Task to complete -
Extract the text of every item below word for word, leaving the pictures out of your answer.

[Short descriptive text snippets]

┌──

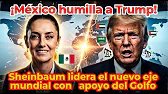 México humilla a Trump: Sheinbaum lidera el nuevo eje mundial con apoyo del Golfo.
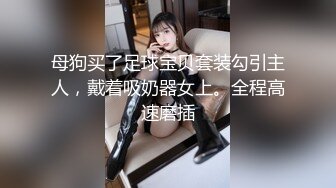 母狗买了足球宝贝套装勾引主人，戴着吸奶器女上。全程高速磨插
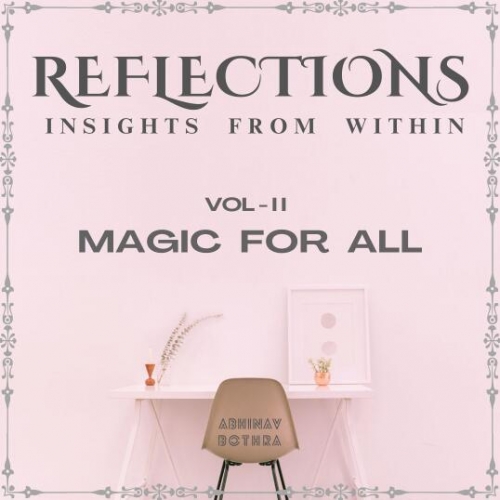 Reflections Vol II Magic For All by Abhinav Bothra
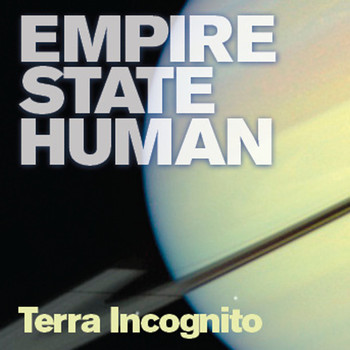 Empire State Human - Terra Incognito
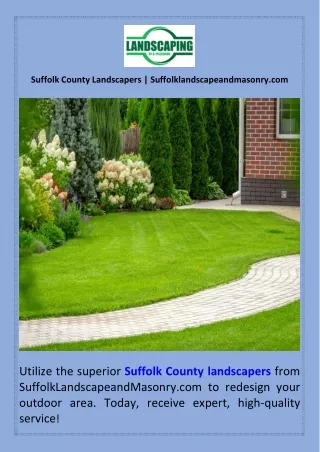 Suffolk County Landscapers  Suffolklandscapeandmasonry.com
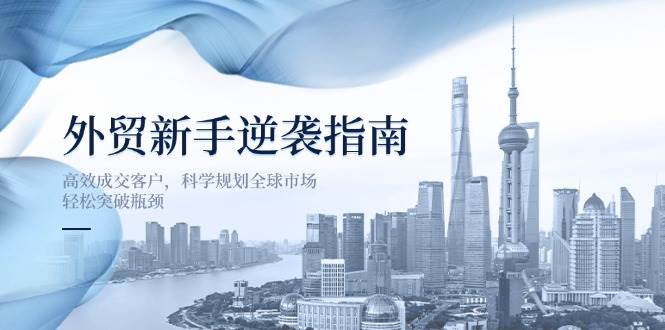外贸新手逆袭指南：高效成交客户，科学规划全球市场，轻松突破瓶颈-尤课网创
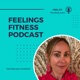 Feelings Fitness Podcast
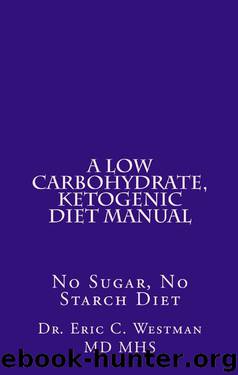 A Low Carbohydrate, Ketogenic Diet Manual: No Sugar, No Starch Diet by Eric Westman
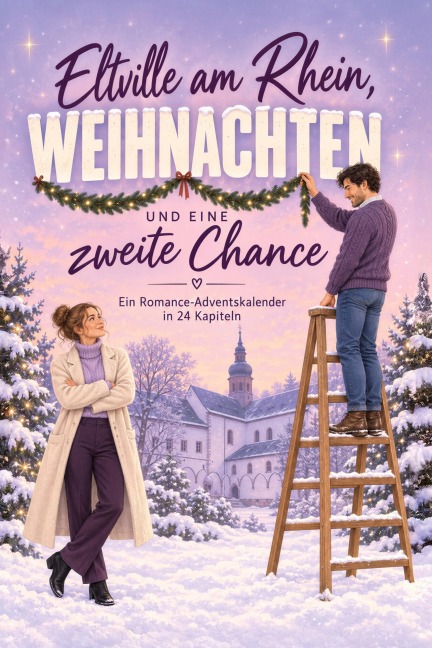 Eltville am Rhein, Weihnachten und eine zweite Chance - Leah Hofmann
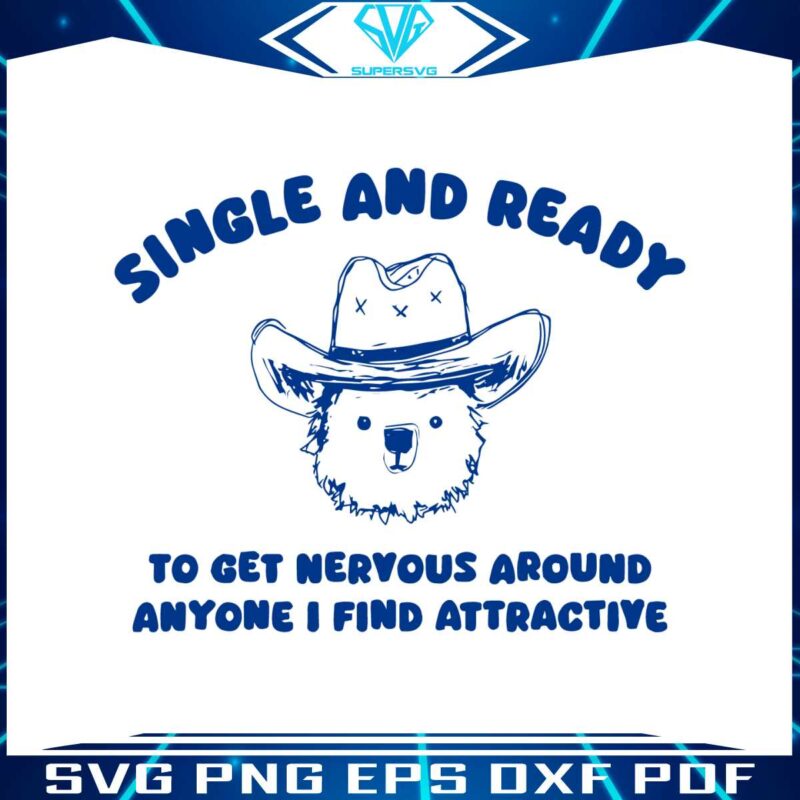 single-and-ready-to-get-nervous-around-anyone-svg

└──

Answer to the exercise -
 México humilla a Trump: Sheinbaum lidera el nuevo eje mundial con apoyo del Golfo.
 母狗买了足球宝贝套装勾引主人，戴着吸奶器女上。全程高速磨插
 Reflections Vol II Magic For All by Abhinav Bothra
 Empire State Human - Terra Incognito
 Suffolk County Landscapers  Suffolklandscapeandmasonry.com
外贸新手逆袭指南：高效成交客户，科学规划全球市场，轻松突破瓶颈-尤课网创
 Feelings Fitness Podcast
 A Low Carbohydrate, Ketogenic Diet Manual: No Sugar, No Starch Diet by Eric Westman
 Eltville am Rhein, Weihnachten und eine zweite Chance - Leah Hofmann
 single-and-ready-to-get-nervous-around-anyone-svg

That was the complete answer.